### TEXTO APRESENTADO
►
A Anvisa então respondeu que, por conta da transição da diretoria colegiada, essa decisão sobre o pedido de importação havia sido colocada em circuito deliberativo, cuja votação deve apresentar uma decisão em no máximo cinco dias úteis. No dia seguinte às queixas, autorizou a importação excepcional de 6 milhões de doses já fabricadas da Coronavac pelo Butantan. A aplicação das doses na população, porém, ainda depende do aval da agência e do resultado dos testes clínicos.
Seja como for, o desgaste sobre a questão das vacinas levou até a Associação dos Servidores da Anvisa a emitir nota na qual os servidores prometem manter a isenção e a ética na análise dos imunizantes: “Independentemente de origem ou nacionalidade, os produtos serão avaliados dentro dos mais elevados padrões técnicos e científicos, com a finalidade de promover o acesso e proteger a saúde do povo brasileiro”.
Para o médico e advogado sanitarista Daniel de Araújo Dourado, pesquisador do Centro de Pesquisa em Direito Sanitário da Universidade de São Paulo, a possibilidade de ingerência política na Anvisa não está totalmente afastada. Ele cita como exemplo o caso da cloroquina, incluída no protocolo nacional por vontade do presidente e sem base científica. A agência publicou uma nota inicial afirmando que não havia nenhum medicamento aprovado para o tratamento da covid-19, mas depois autorizou o uso compassivo da cloroquina e foi pouco enérgica na posição sobre o protocolo adotado pelo Governo Bolsonaro. “A Anvisa parece estar lavando as mãos nas notas relacionadas ao tratamento precoce do ministro Pazuello. Quando é provocada, não tem uma postura firme sobre o uso de medicamentos fora de bula", analisa.
◄
### DADOS EXTRAÍDOS
►
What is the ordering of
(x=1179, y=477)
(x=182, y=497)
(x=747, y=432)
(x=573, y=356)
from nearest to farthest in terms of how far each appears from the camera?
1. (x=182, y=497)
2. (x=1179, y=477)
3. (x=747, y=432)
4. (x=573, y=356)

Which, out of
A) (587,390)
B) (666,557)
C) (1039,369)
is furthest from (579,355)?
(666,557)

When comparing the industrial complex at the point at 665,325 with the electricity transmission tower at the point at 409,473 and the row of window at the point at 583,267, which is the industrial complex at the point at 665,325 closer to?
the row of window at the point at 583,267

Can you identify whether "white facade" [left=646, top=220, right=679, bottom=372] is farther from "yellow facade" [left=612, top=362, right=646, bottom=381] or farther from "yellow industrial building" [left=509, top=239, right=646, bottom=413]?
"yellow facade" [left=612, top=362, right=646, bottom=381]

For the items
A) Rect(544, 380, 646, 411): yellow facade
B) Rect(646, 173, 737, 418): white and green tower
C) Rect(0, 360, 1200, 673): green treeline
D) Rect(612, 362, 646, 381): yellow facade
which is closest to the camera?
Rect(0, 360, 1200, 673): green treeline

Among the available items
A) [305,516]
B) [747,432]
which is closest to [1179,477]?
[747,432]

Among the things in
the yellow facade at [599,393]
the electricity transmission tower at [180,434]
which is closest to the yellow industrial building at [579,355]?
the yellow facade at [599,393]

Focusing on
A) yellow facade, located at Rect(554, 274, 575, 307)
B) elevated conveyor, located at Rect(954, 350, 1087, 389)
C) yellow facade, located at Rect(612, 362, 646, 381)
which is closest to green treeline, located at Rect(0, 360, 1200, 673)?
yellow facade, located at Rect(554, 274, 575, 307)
◄
### INSTRUÇÕES DA TAREFA
Repita sem alterações o trecho do texto sobre a Anvisa que começa em "A Anvisa então" e vai até "dos testes clínicos.", incluindo essas últimas palavras.

### SUA RESPOSTA
A Anvisa então respondeu que, por conta da transição da diretoria colegiada, essa decisão sobre o pedido de importação havia sido colocada em circuito deliberativo, cuja votação deve apresentar uma decisão em no máximo cinco dias úteis. No dia seguinte às queixas, autorizou a importação excepcional de 6 milhões de doses já fabricadas da Coronavac pelo Butantan. A aplicação das doses na população, porém, ainda depende do aval da agência e do resultado dos testes clínicos.